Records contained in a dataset
···
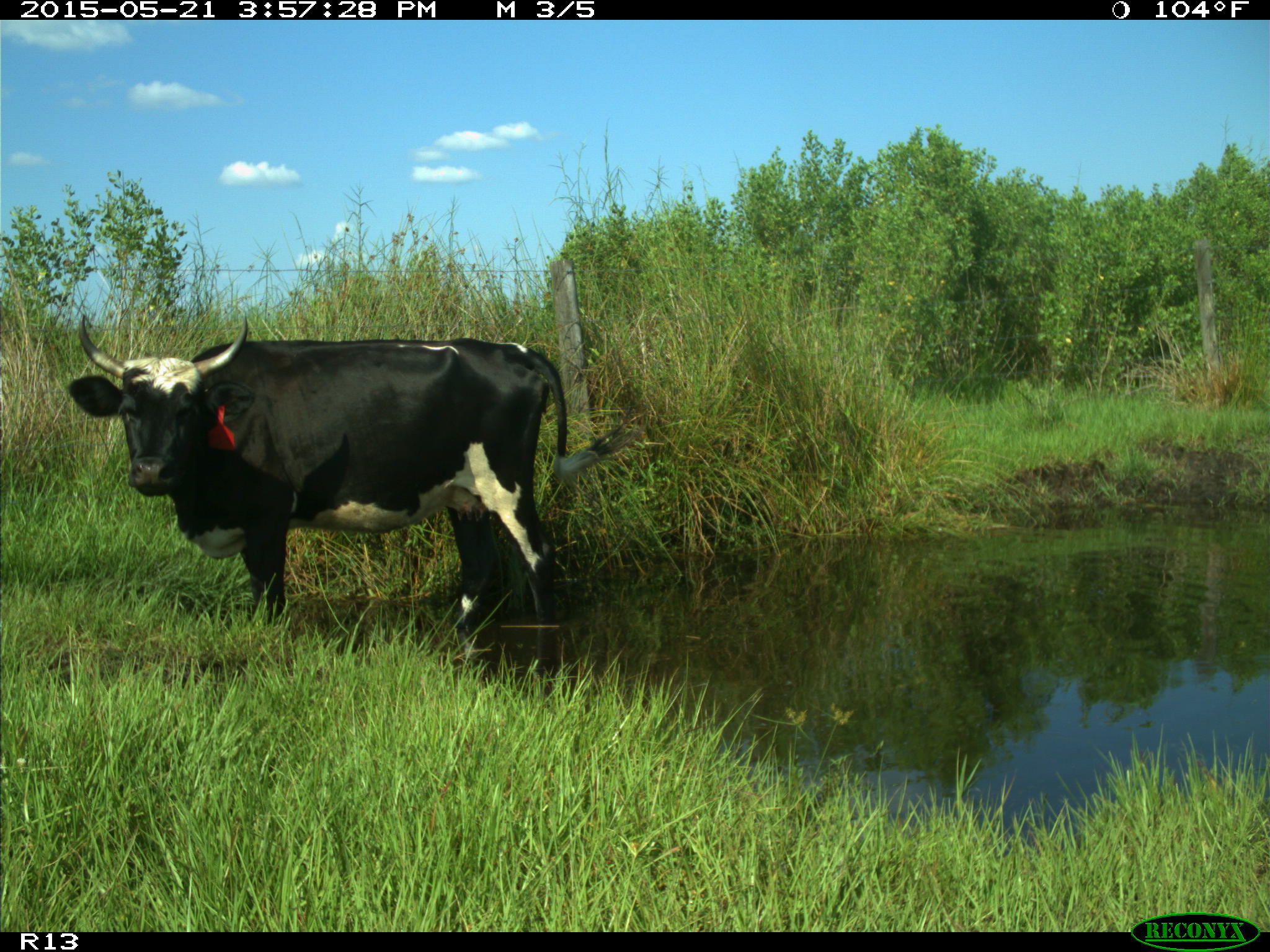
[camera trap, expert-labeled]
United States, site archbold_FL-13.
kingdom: Animalia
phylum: Chordata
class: Mammalia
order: Artiodactyla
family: Bovidae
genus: Bos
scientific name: Bos taurus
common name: domestic cow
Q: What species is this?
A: Bos taurus (domestic cow).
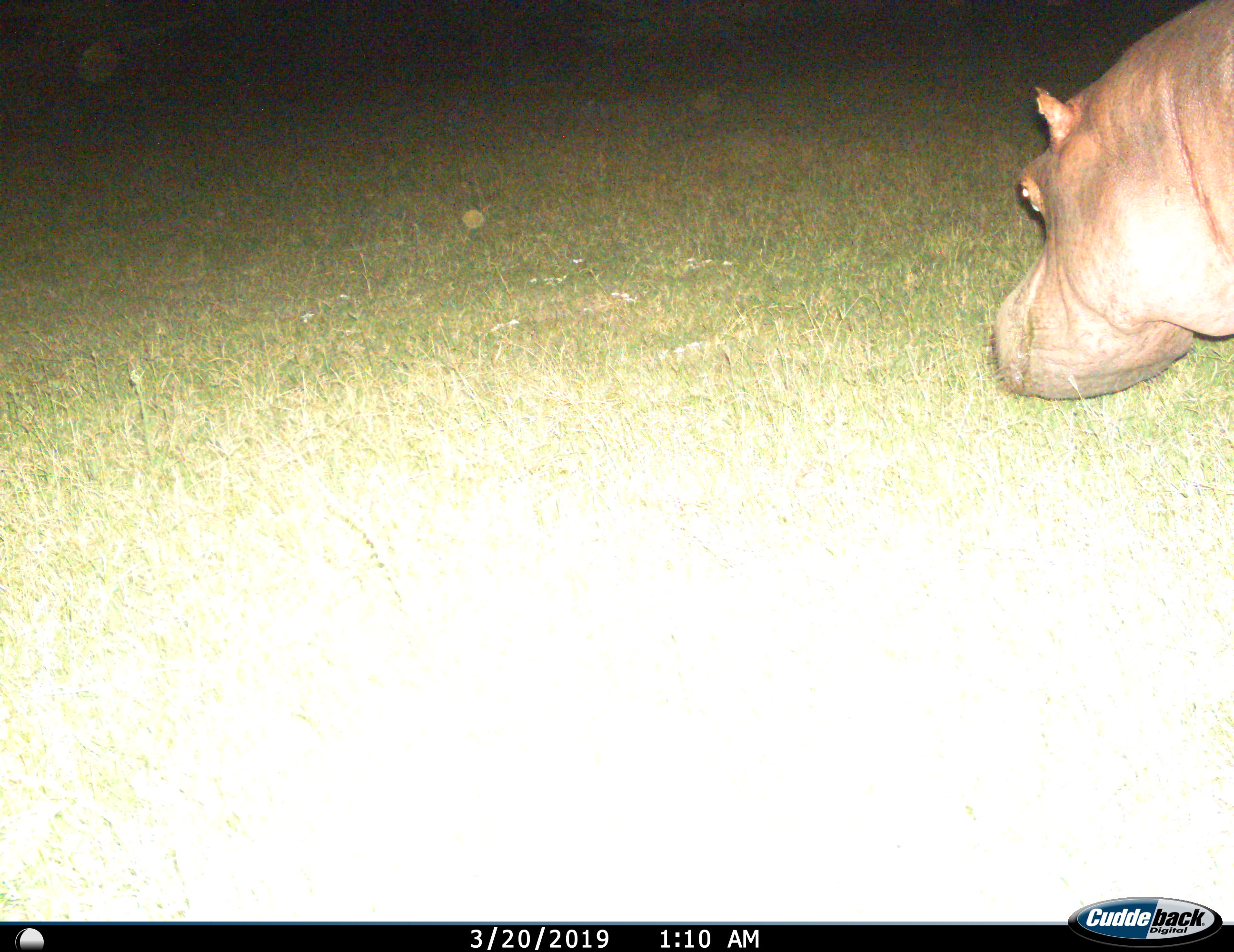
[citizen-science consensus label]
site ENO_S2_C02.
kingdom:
···
(TASK TO CARRY OUT) The copy must start at the line containing "United States, site archbold_FL-13." and end at the last line of the records, matching each line exactly and holding no pictures.

(ANSWER TO THIS PROBLEM)
United States, site archbold_FL-13.
kingdom: Animalia
phylum: Chordata
class: Mammalia
order: Artiodactyla
family: Bovidae
genus: Bos
scientific name: Bos taurus
common name: domestic cow
Q: What species is this?
A: Bos taurus (domestic cow).
[citizen-science consensus label]
site ENO_S2_C02.
kingdom:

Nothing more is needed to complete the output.